On Wed, Feb 13, 2008 at 12:01:43PM +0000, Johannes Schindelin wrote:
> On Wed, 13 Feb 2008, Martin Koegler wrote:
> > This would mean, that we must make git-rev-list and git-pack-objects not 
> > segfault on incorrect links between objects.
> 
> We should do that anyway.  It may error out, but segfaulting is no option.
> 
> So if you have a test case, please make it public so we can fix the 
> breakage.

OK, here is the first part of missing checks. 

Its still WIP:
* It should be checked, if reactions to errors are correct.
* Patch should be splitted and turned into submitable pieces

If anybody wants to do this, please go on.

>From 4a6908ff51059a5b2bcc8d8c41fd41de53ee9151 Mon Sep 17 00:00:00 2001
From: Martin Koegler <mkoegler@auto.tuwien.ac.at>
Date: Thu, 14 Feb 2008 19:34:39 +0100
Subject: [PATCH] Missing checks (1)

Signed-off-by: Martin Koegler <mkoegler@auto.tuwien.ac.at>
---
 commit.c    |   16 +++++++++++-----
 revision.c  |   12 ++++++++++++
 sha1_file.c |    3 ++-
 sha1_name.c |   11 ++++++++++-
 tag.c       |    5 ++++-
 5 files changed, 39 insertions(+), 8 deletions(-)

diff --git a/commit.c b/commit.c
index 8b8fb04..53f0042 100644
--- a/commit.c
+++ b/commit.c
@@ -311,6 +311,8 @@ int parse_commit(struct commit *item)
 	unsigned long size;
 	int ret;
 
+	if (!item)
+		return -1;
 	if (item->object.parsed)
 		return 0;
 	buffer = read_sha1_file(item->object.sha1, &type, &size);
@@ -385,8 +387,7 @@ struct commit *pop_most_recent_commit(struct commit_list **list,
 
 	while (parents) {
 		struct commit *commit = parents->item;
-		parse_commit(commit);
-		if (!(commit->object.flags & mark)) {
+		if (!parse_commit(commit) && !(commit->object.flags & mark)) {
 			commit->object.flags |= mark;
 			insert_by_date(commit, list);
 		}
@@ -552,8 +553,10 @@ static struct commit_list *merge_bases(struct commit *one, struct commit *two)
 		 */
 		return commit_list_insert(one, &result);
 
-	parse_commit(one);
-	parse_commit(two);
+	if (parse_commit(one))
+		die("invalid commit");
+	if (parse_commit(two))
+		die("invalid commit");
 
 	one->object.flags |= PARENT1;
 	two->object.flags |= PARENT2;
@@ -584,9 +587,12 @@ static struct commit_list *merge_bases(struct commit *one, struct commit *two)
 		while (parents) {
 			struct commit *p = parents->item;
 			parents = parents->next;
+			if (!p)
+				die("invalid commit");
 			if ((p->object.flags & flags) == flags)

# # # # # # #

▶ Actions to take:
a: Which source files does the diffstat of the git patch thread list as changed?
b: In the git patch thread, what is the subject line of the patch?
c: Write out the part of the git patch thread that opens with the words containing "If anybody wants" and closes with "Missing checks (1)", with "anybody" swapped for "anyone".
The rows after this point are separate material, not part of the git patch thread.

# # # # # # #

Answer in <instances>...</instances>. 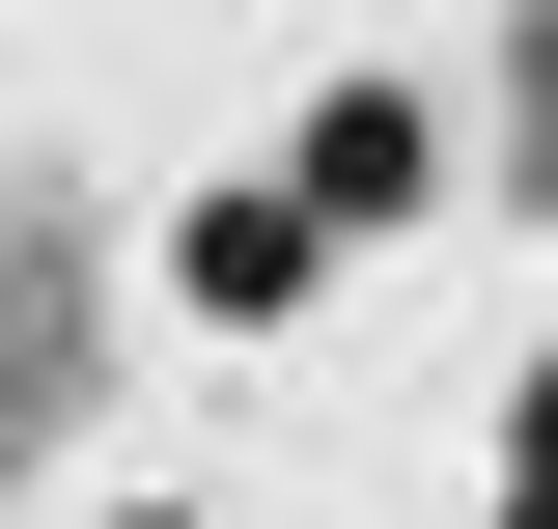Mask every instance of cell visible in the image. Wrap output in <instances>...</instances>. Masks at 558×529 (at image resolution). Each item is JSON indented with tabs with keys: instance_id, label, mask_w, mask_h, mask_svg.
Returning <instances> with one entry per match:
<instances>
[{
	"instance_id": "6da1fadb",
	"label": "cell",
	"mask_w": 558,
	"mask_h": 529,
	"mask_svg": "<svg viewBox=\"0 0 558 529\" xmlns=\"http://www.w3.org/2000/svg\"><path fill=\"white\" fill-rule=\"evenodd\" d=\"M252 168H279V223H307L336 279H391V251H447V196H475V112H447L418 57H336Z\"/></svg>"
},
{
	"instance_id": "7a4b0ae2",
	"label": "cell",
	"mask_w": 558,
	"mask_h": 529,
	"mask_svg": "<svg viewBox=\"0 0 558 529\" xmlns=\"http://www.w3.org/2000/svg\"><path fill=\"white\" fill-rule=\"evenodd\" d=\"M140 279H168V334H196V362H279V334H336V251L279 223V168H168Z\"/></svg>"
},
{
	"instance_id": "3957f363",
	"label": "cell",
	"mask_w": 558,
	"mask_h": 529,
	"mask_svg": "<svg viewBox=\"0 0 558 529\" xmlns=\"http://www.w3.org/2000/svg\"><path fill=\"white\" fill-rule=\"evenodd\" d=\"M475 529H558V334H502V391H475Z\"/></svg>"
},
{
	"instance_id": "277c9868",
	"label": "cell",
	"mask_w": 558,
	"mask_h": 529,
	"mask_svg": "<svg viewBox=\"0 0 558 529\" xmlns=\"http://www.w3.org/2000/svg\"><path fill=\"white\" fill-rule=\"evenodd\" d=\"M57 529H223V502H196V473H84Z\"/></svg>"
}]
</instances>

# # # # # # #

▶ Per-task outputs:
a: commit.c, revision.c, sha1_file.c, sha1_name.c, tag.c

b: [PATCH] Missing checks (1)

c:
If anyone wants to do this, please go on.

>From 4a6908ff51059a5b2bcc8d8c41fd41de53ee9151 Mon Sep 17 00:00:00 2001
From: Martin Koegler <mkoegler@auto.tuwien.ac.at>
Date: Thu, 14 Feb 2008 19:34:39 +0100
Subject: [PATCH] Missing checks (1)